[[ Extracted records, beginning ]]

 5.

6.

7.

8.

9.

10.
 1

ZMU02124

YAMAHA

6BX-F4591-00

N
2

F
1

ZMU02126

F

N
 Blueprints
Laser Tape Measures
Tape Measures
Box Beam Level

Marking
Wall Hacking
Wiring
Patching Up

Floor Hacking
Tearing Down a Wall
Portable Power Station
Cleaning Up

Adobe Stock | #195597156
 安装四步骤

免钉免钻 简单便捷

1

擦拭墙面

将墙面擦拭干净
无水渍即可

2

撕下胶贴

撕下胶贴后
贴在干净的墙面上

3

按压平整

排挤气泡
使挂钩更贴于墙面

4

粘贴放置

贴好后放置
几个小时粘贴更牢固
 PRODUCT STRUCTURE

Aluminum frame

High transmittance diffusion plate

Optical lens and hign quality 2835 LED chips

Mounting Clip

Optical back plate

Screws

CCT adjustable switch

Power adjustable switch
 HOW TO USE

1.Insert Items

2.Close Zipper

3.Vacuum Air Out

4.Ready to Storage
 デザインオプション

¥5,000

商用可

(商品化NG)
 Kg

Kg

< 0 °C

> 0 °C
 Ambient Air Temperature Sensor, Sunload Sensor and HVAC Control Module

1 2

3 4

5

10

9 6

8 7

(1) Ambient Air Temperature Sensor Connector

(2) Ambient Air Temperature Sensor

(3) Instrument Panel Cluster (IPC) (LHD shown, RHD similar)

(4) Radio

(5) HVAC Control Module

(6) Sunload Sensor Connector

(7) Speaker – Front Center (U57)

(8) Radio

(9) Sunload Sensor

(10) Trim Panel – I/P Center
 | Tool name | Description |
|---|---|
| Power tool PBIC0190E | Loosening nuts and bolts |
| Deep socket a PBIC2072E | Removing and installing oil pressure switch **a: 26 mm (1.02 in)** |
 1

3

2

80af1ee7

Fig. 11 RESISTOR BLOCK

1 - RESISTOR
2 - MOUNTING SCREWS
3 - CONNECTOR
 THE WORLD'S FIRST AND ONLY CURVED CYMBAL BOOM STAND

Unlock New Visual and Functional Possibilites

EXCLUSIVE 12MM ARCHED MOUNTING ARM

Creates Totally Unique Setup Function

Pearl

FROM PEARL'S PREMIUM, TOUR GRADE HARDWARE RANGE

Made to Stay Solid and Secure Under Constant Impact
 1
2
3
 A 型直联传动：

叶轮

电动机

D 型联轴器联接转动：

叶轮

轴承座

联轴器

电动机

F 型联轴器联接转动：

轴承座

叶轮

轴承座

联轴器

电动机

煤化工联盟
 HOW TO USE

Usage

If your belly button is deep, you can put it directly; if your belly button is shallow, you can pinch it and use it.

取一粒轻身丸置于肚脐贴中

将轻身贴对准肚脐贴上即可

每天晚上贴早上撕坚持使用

[[ Extracted records, end ]]

▶ **Task item**
Go through the records and gather the lines that hold "plate".

▶ **Written solution**
High transmittance diffusion plate
Optical back plate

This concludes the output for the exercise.